New API in Practice: Complete Tutorial for Building Your Own AI API Relay Station

Deploy tutorial for New API: unified management and relay of multi-model AI APIs
This article covers deploying and using the open-source project New API — an API gateway designed for AI LLMs that unifies interfaces from GPT, Claude, DeepSeek, and other models into an OpenAI-compatible format. It covers server configuration selection, Docker deployment workflow, security essentials (database passwords, Redis passwords, SESSION_SECRET), core features (channel management, token management, subscription management), and client call verification, suitable for both personal use and commercial multi-tenant operations.
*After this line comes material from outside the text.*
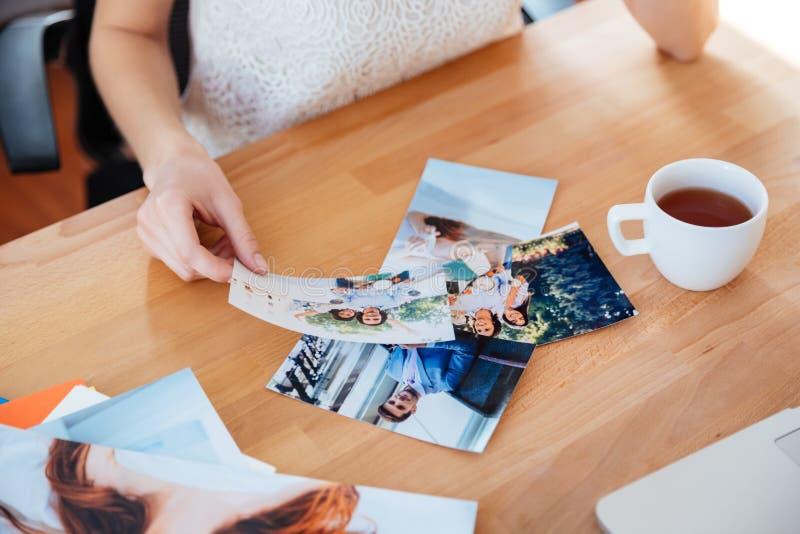 少妇摄影师饮用的茶和选择照片表  免版税库存照片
Why Do You Need an AI API Relay Station?
If you're working on AI application development, tool integration, or using multiple large language models simultaneously (GPT, Claude, DeepSeek, etc.), you've certainly encountered these pain points: each model has a different interface format, key management is chaotic, and there's no unified way to control quotas and permissions.
The open-source project New API was created to solve exactly these problems. It helps you manage all model interfaces in one place, automatically distribute requests to different models, and control API permissions and quotas — turning all AI calls into a single standardized OpenAI-compatible interface. Whether for personal use or providing commercial services, it makes your entire calling system clean and efficient.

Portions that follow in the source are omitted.